No.2) Slicing the Number String

While struggling I came across a few discoveries, one of which was that the numbers that needs to be removed are those that are smaller than the follwing number. Using Loop, whenever the above case was encountered, the loop breaks, while creating a new number using slice to slice all the numbers before and after the removed number. However, this code still wasn’t efficient enough for certain cases.

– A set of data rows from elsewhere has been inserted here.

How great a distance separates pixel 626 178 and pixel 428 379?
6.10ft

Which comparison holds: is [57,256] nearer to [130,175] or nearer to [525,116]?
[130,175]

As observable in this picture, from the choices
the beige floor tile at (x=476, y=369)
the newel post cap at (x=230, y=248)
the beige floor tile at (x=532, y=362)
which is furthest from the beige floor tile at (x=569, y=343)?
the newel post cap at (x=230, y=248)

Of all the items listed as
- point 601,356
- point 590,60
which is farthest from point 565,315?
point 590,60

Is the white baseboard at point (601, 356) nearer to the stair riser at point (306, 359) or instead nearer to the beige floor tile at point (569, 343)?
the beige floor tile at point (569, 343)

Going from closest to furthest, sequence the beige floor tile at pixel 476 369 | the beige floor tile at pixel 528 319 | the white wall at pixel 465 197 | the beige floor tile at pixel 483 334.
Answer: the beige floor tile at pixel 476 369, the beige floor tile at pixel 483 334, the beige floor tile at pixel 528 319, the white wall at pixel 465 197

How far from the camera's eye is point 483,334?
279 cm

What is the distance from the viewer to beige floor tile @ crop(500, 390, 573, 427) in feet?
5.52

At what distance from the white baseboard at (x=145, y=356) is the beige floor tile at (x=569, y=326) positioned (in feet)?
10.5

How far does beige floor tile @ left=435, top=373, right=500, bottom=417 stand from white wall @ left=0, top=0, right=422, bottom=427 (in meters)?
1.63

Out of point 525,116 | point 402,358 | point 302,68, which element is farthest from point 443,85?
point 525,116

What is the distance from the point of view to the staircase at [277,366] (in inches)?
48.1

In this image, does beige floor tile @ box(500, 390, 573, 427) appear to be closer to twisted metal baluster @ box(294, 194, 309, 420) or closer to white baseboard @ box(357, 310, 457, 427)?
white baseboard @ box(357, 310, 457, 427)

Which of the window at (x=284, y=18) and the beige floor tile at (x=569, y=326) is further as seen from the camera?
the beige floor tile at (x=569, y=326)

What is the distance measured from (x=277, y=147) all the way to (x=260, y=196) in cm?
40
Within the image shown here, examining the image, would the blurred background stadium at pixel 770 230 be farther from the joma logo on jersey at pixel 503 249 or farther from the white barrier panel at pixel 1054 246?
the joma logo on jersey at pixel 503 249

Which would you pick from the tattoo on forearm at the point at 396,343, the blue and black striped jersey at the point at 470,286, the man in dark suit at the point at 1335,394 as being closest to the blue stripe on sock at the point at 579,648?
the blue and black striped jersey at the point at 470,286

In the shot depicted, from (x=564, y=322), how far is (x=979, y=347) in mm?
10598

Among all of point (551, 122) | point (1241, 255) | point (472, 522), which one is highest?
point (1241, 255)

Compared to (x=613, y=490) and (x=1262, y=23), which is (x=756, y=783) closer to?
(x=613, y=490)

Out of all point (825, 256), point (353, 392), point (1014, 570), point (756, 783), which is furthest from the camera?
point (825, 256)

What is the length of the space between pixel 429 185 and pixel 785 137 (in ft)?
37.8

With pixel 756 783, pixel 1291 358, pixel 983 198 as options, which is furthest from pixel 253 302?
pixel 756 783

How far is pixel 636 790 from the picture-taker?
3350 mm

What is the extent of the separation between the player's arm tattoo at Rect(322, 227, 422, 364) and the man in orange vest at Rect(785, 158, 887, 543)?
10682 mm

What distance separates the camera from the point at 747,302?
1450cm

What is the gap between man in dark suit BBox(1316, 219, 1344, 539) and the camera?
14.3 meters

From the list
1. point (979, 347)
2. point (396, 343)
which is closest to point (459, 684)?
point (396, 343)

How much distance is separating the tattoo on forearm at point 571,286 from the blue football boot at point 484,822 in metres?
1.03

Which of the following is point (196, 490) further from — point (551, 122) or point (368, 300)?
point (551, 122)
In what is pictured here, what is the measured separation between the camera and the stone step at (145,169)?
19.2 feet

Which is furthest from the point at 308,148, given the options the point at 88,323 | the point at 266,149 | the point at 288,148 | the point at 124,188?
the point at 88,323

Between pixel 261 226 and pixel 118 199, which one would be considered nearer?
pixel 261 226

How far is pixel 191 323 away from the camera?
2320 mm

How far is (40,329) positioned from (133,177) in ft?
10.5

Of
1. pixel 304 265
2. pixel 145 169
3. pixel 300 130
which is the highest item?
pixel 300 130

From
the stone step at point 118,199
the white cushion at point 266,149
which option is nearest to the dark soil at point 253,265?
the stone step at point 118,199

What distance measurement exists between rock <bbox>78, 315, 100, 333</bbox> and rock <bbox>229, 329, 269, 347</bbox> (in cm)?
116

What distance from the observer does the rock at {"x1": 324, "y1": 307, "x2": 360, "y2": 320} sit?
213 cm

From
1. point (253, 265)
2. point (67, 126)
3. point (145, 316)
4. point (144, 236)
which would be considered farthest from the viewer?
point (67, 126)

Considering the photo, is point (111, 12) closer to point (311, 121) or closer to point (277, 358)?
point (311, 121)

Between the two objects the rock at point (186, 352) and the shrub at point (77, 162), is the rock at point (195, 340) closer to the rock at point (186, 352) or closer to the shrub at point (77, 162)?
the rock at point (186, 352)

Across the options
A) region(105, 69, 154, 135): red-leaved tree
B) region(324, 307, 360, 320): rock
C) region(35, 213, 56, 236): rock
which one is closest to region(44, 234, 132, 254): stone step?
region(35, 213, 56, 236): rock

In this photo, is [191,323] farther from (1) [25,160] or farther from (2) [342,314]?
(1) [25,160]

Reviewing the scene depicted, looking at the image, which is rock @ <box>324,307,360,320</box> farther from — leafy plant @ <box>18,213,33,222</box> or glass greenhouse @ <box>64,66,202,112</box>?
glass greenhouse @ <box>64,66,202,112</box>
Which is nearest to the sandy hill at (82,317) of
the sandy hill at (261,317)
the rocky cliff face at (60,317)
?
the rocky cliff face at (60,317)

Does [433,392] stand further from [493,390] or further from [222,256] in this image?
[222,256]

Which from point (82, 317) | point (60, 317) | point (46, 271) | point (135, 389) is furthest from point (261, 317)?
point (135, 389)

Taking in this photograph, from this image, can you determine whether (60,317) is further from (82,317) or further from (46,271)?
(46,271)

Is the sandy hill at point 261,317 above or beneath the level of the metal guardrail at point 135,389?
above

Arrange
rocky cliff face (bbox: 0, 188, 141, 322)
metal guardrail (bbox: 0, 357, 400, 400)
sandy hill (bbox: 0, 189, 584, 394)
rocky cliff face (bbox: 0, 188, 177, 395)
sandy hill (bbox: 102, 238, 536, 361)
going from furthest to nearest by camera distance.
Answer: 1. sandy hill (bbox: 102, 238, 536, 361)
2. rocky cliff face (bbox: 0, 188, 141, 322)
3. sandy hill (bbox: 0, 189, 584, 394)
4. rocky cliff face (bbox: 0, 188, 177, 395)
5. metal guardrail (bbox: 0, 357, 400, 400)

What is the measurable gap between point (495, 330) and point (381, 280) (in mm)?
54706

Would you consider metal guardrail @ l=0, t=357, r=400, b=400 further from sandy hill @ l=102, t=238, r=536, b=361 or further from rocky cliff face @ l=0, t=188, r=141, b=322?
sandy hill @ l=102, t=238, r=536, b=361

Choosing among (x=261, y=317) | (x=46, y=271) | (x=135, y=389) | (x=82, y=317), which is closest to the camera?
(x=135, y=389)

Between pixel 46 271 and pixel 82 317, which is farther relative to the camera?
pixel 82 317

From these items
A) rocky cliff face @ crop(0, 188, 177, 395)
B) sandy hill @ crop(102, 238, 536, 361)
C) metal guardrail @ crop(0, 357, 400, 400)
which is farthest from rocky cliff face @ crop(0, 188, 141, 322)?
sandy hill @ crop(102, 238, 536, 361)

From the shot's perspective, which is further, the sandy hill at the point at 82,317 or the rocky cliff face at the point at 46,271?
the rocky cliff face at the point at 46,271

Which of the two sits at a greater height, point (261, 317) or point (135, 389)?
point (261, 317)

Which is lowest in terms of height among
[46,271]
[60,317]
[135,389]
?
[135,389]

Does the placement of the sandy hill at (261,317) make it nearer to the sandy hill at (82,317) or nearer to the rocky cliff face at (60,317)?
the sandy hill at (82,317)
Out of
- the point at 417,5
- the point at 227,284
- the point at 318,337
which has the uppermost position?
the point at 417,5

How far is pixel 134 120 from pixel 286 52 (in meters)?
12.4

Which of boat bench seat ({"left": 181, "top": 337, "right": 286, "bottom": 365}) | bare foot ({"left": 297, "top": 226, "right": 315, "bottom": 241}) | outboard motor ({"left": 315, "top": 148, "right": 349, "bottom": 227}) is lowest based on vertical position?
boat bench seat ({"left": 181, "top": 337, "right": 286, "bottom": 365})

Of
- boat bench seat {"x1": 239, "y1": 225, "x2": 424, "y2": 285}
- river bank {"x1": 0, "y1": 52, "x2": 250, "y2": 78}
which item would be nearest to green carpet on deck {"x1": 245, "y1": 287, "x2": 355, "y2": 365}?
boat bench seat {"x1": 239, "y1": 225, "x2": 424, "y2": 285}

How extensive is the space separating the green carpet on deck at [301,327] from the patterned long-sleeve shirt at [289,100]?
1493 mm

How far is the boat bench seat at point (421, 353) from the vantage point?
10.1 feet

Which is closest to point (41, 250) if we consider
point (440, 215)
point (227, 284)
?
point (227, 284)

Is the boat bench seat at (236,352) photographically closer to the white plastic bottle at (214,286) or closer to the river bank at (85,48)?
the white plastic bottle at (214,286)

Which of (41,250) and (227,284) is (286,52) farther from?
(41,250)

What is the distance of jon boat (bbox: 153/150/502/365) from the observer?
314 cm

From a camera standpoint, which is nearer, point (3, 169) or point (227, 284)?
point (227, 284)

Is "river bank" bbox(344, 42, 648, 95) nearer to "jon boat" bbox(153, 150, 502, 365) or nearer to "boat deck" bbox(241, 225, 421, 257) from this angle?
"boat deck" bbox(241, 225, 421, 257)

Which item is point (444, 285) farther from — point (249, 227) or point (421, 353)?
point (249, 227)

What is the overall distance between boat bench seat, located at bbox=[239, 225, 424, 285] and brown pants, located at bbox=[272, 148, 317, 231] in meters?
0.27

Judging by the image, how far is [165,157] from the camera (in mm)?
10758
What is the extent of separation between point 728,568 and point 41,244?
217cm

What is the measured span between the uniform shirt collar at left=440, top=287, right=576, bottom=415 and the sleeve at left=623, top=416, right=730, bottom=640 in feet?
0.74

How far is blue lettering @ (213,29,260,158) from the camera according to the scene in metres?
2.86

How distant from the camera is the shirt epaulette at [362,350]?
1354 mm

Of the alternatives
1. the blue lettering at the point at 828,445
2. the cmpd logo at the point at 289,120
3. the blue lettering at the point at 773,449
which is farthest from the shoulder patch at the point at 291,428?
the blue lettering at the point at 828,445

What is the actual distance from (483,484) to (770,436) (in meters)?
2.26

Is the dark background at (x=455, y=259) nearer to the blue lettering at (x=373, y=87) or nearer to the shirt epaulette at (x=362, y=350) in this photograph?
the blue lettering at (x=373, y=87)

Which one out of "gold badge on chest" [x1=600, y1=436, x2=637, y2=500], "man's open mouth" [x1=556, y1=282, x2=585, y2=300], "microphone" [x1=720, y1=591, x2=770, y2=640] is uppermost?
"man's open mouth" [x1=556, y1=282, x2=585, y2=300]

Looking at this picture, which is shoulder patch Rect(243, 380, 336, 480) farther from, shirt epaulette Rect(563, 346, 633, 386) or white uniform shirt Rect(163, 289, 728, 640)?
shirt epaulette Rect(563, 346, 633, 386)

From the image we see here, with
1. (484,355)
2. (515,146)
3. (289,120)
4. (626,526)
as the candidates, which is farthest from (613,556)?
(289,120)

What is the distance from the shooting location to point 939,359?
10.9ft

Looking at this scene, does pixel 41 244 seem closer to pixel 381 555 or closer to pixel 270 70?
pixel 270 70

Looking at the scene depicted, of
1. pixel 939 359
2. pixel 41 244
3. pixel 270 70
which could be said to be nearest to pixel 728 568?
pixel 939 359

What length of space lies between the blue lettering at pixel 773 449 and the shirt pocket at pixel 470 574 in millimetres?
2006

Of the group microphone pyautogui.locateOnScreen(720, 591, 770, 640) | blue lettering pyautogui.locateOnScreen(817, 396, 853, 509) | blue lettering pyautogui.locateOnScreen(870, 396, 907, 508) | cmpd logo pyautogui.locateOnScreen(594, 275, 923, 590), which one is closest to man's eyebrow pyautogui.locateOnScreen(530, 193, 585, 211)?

No.3) Using Index and String Concatenation

With the help of the Q&A section, I came across a totally different approach, which is getting the largest value digit by digit. This is put in another word, a totally reversed approach.

The Logic

When selecting the largest number for each digit, what matters the most is leaving the minimum amount of numbers as it is, and selecting the largest from the rest of the numbers. Starting from the very beginning of the number we want to create, we select the largest number from the number set to take the place. However, this value cannot be in the index, where when this is selected, the numbers behind it does not suffice to fill the neccessary digits. Therefore, when one tries to create a 6 digit number from a originally 10 digit number, the first digit needs to be selected from the first five numbers. This is than done the same for all the digits.

Code

function solution(number, k) {
    let answer = '';
    let digits = number.length - k;
    let target = 0;

    let src_start = 0;
    let src_end =  number.length - digits + 1;

    while(answer.length != digits) {
        target = 0;

        for (let i = src_start; i < src_end; i++) {
            if (number[i] == 9) {
                target = 9;
                src_start = i + 1
                break;
            }
            if(number[i] > target){
                target = number[i];
                src_start = i + 1;
            }
        }

        answer += target;
        src_end++;
    }

Explanation

In order to restrict the source of numbers, from which to select from, I used the start and end variables. Until the answer string is long as the desired digits, the loop is repeated. In this loop, from the restricted pool, an maximum number is selected. If the indicator encounters 9, which is the largest number possible, the loop stops (Optimization). When the largest number is selected, the starting index for the source pool is assigned as index of the number plus one. The end index is pushed one, since a digit is selected, and therefore one less digit is needed.